More than 90 percent of rental properties in Baltimore County have been inspected and licensed under a new countywide registration law, officials said.
Nearly 12,000 rental properties have been registered, and officials said the county office of permits and inspections is still receiving about 80 applications a week. The law took effect in January after being delayed for six months to give landlords more time to comply.
"There are a tremendous number of citizens sleeping a lot easier in their homes because of what has been fantastic compliance," said Mike Mohler, the county's deputy director of permits. "For the most part, landlords are going through this process willingly."
Officials are giving applicants some leeway because contractors needed to do repair work for landlords have been busy, Mohler said.
Some landlords opposed the legislation, saying extensive repairs would force them to increase rents during a slumping economy. Others said the law would be unenforceable.
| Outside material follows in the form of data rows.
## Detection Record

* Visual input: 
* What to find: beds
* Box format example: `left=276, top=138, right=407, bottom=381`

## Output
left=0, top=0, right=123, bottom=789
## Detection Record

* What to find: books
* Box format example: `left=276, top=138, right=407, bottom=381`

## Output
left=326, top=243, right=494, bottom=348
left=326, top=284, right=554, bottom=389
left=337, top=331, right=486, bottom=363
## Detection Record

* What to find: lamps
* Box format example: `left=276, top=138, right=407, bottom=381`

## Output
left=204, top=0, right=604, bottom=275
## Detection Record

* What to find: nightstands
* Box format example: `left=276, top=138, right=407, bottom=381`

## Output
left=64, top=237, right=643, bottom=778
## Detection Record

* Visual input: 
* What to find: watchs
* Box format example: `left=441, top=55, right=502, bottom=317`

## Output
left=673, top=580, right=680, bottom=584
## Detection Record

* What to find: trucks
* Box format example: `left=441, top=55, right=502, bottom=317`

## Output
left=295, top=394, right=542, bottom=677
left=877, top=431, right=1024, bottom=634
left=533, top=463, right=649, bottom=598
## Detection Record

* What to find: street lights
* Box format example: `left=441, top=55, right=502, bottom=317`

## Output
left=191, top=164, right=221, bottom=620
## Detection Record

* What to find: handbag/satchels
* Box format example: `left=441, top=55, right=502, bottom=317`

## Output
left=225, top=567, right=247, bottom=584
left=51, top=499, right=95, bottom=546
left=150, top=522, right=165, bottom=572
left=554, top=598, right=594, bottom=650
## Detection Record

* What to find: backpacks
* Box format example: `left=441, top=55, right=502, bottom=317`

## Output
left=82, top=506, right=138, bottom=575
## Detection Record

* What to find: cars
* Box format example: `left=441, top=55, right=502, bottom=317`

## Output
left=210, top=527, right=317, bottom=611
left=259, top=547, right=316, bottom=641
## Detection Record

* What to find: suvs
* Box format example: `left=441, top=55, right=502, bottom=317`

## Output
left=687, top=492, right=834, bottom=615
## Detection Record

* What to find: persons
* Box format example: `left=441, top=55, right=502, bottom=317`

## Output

However, Councilman Vincent J. Gardina, who had been pushing for the legislation since 1995, said the law gives the county an additional tool to deal with irresponsible landlords. "The idea is to make sure these properties comply with applicable laws and codes," he said.
Yara Cheikh, a landlord with several properties in Baltimore City and county, said she did not find the registration process onerous or cost prohibitive. "This law insures the safety of rentals," she said. "As a Towson resident, I feel that this law preserves property values throughout the county. That is in everyone's best interests. The county is providing the guidelines that hold landlords responsible and that's the right thing to do."
The process has shown Council Chairman Joseph Bartenfelder that "in the long run, the advantages outweigh the short-term pitfalls." His initial opposition to the law grew from concerns that landlords would evict tenants and sell the properties rather than repair them. "I think we are over that hump now and that overall, this has been successful," he said. "It has helped get properties upgraded and brought about better living conditions for tenants."
Councilman T. Bryan McIntire remains firmly opposed and considers the legislation unenforceable.
"We don't have the staff to check up every time a neighbor calls to complain about a rental home," he said. "And we are not going to change the way people live in some of these small, old houses that are unsafe."
In Towson, community groups are hoping the law will reduce student overcrowding in rental housing.
"Students desperate for housing and absentee landlords often mean issues for neighborhoods," said Ed Kilcullen, president of the Greater Towson Council of Community Associations. "Registration increases accountability."
The law requires owners to pay a $50 license fee and to have every leased dwelling checked by a licensed private inspector. Inspectors focus on plumbing and electrical systems, exterior maintenance, operational windows, adequate ventilation and safety features like smoke detectors. Licenses must be renewed every three years.
"When we heard from inspectors that stores were selling out of smoke detectors, that was an indicator that many of these properties had not been properly equipped," Mohler said.